Deputy District Public Defender Karl Gordon once had a client, on trial for four carjackings, show up to court wearing the same sweatshirt he committed the crimes in.
Years ago, Deputy State's Attorney William Roessler watched a man argue a speeding ticket in district court while wearing a jacket with the words, "Hell On Wheels" printed on the back.
"I just wanted to ask him what he was thinking," Roessler said. "When he got up that morning and thought, 'What should I wear for my speeding ticket? Oh, I think I'll wear my 'Hell On Wheels' jacket.' "
Defense Attorney David Fischer once had a client show up to a DUI trial wearing a Bud Light T-shirt, featuring Spuds McKenzie, the iconic beer mascot of the 1980s.
"You kind of shake your head at them," Fischer said. "You want them to enter an insanity plea."
Gordon has instructed clients, who show up wearing shirts featuring 9mm handguns and marijuana leaves, to turn them inside out, at the very least.
While I generally dress casually in the office, I am very picky -- maybe more picky than other lawyers -- when it comes to what I wear in court. If I have to go to the courthouse for any reason, a coat and tie is required. Frankly, if I have to go over to the courthouse, I get uncomfortable even in a blazer/pant combination; in court, one wears a suit. Period.

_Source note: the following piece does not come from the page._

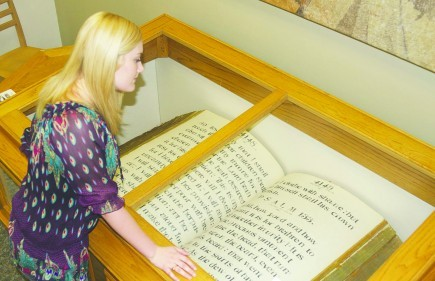 Gracie Gibson views what is described as the world's largest Bible. The King James Bible measures 43.5 inches tall by 98 inches wide. It is housed at the Abilene Christian University library in Texas. – PHOTO BY GRANT RAMPY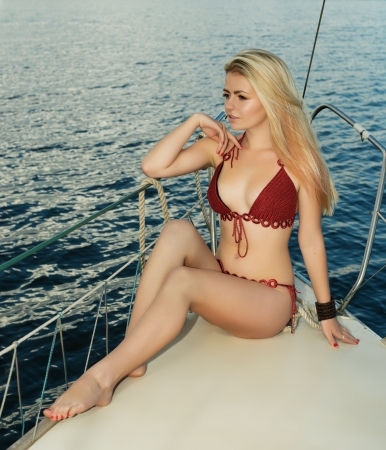 boat, ship, sea, yacht, trip, summer, swimsuit, sail, ocean, young, girl, relax, sunbathing,  relaxation, cruise, warm, leisure, nautical, sexy, white, travel, calm, european,  seasonal, sunny, horizon, caucasian, female, sunshine, tan, recreation, rest,  photo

Clients appearing in court want to wear clothes that show respect to the court as an institution and the judge as a person. Dressing nicely and respectfully can't hurt, and it certainly can help, when it comes to affecting the judge's opinion of you sitting in judgment of you as a litigant. On the other hand, dressing like a slob, or dressing for humor, or dressing over the top ("one couple ... after being reminded that court was a formal proceeding, came in to testify for the state wearing a tuxedo and prom gown") is not going to win you points with the judge.